• This is such a sweet view of the southern Willamette Valley, and just a 20-minute drive and 10-minute walk to get there, there being a hiking trail that winds to the top of Mount Pisgah (actually more of a hill). Going to the top reveals the sweep of the Cascade Mountains, but I’m partial lately to the farmland that hugs the Coast Fork of the Willamette River on the edge of our fair city.

    Six days ago we were at the Oregon coast, and took a brief hike through rainforest on a misty morning. It’s mushroom season here, the mycellium sending up these strange and wonderful fruiting bodies. All our mushroom hunting pals are out gathering chanterelles. We’re just enjoying the view.

    The health sites all note the benefits of being out in nature, both physical and psychological. They even have a term for it — ecopsychology — in addition to a recommended dosage: 120 minutes outdoors in nature-made spaces a week. There’s plenty of wild right in our neighborhood, but we also don’t have to go far to get fully immersed.

  • Canadian artist Emily Carr, with whom I’m recently smitten, wasn’t necessarily appreciated in her home town, Victoria British Columbia.

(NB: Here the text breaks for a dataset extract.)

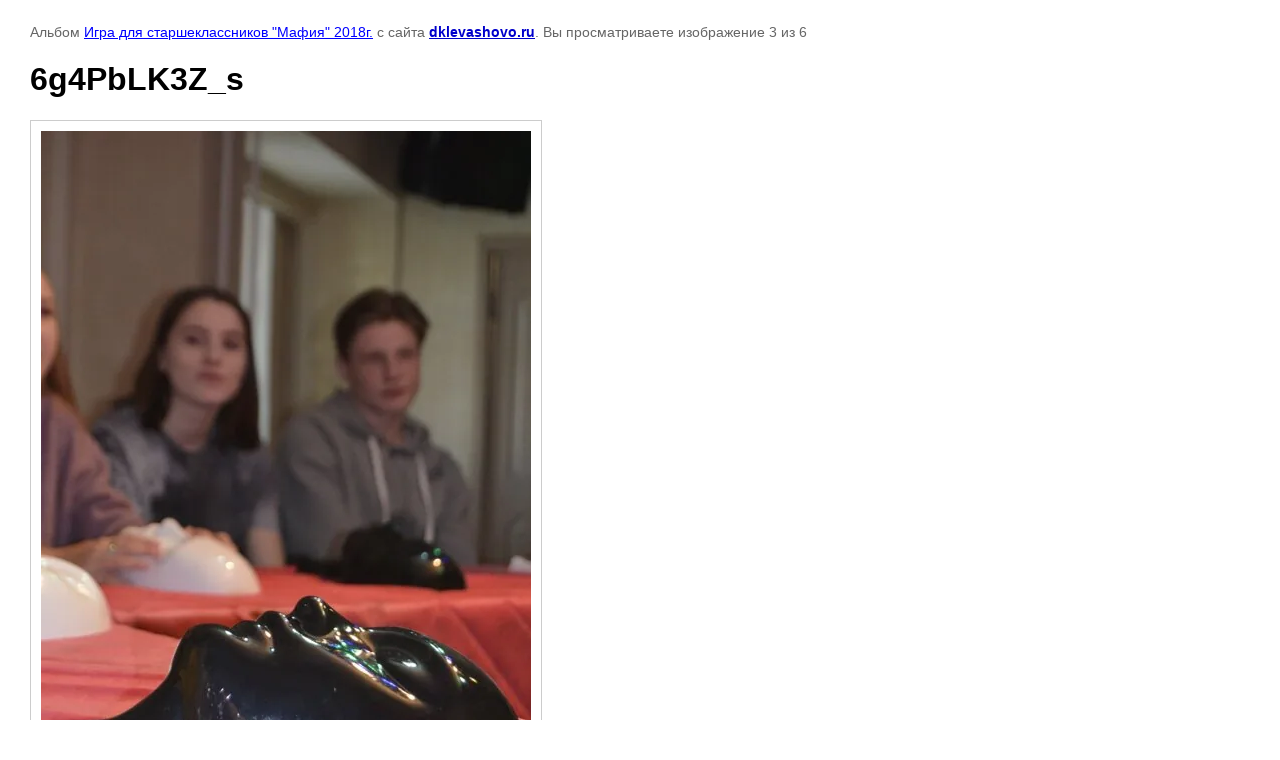

--- FILE ---
content_type: text/html; charset=utf-8
request_url: http://dklevashovo.ru/fotogalereya/photo/650452611
body_size: 2246
content:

She was part of a Canadian artistic vanguard in the early 20th century, embracing modernism and moving away from strictly representational art. They loved her work in Toronto. Her neighbors often scratched their heads. She expressed her frustration over this in a journal entry, part of a collection from her journals published under the title “Hundred and Thousands,” which I am really enjoying.

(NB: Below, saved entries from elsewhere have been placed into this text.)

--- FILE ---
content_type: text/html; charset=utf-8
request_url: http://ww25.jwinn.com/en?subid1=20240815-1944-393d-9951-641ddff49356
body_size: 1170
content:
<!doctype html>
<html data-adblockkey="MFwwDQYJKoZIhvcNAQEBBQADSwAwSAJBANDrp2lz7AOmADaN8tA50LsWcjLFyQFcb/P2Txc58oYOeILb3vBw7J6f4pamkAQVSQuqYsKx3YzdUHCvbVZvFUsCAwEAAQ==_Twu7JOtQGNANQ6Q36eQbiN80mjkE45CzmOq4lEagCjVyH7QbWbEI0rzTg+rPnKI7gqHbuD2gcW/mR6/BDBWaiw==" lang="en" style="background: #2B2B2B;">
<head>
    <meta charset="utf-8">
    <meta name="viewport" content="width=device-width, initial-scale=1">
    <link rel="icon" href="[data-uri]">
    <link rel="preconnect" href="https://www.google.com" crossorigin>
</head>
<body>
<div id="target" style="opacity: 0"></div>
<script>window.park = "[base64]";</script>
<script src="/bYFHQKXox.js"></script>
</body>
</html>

    Here’s what she wrote after acquaintances stopped by her studio in 1934.

    They all stood at the end of the room like a lot of cornered rats, pop-eyed and shocked at the sketches. Nobody knew what to say so there was that awful silence in which one tosses sketch after sketch on the easel hooks with nervous haste and wants to sink through the floor. Then someone breaks the silence with a horrid “What’s that supposed to be?” and somebody else says, “Do explain them to us,” and someone else gasps, “Just where is that?” and you want to slap all their faces, burn up all your stuff and then dig a deep hole, tumble into it and claw the earth over yourself.

    I wish I could go back in time and reassure her that people would come to gasp at the immense beauty of her vision, that the Art Canada Institute would describe her as one of the first artists of national significance to emerge from the West Coast, that she was a leading figure in Canadian modern art. But those moments of uncertainty, did not appear to redirect her. She kept working on the vision she held.

    Also worth noting from that journal entry is the paragraph that followed the above, concerning the swirling global uncertainties of the time:

    Horrid things are in the paper today. Austria up to ructions. Somebody assassinated. Europe trembling and everyone saying, “What’s coming?” God alone knows. Gee whiz, I’m tired, mentally and physically.

  • The Heceta Head lighthouse is one of 11 on the Oregon coast. Most still functioning as navigation aids. Heceta has a Fresnel lens, an amazing bit of glass magic invented by French physicist Augustin-Jean Fresnel and in use around the world since the 1820s, about 200 years ago. There’s no knowing how many lives his invention saved. The one at Heceta Head was installed in 1894.

    It was a pleasure to walk up to it from Heceta beach on a rare sunny day in November.

    It still casts the strongest light seen from the Oregon coast and visible 20 nautical miles out to sea. All respect to Fresnel; he suffered from tuberculosis and died at 39.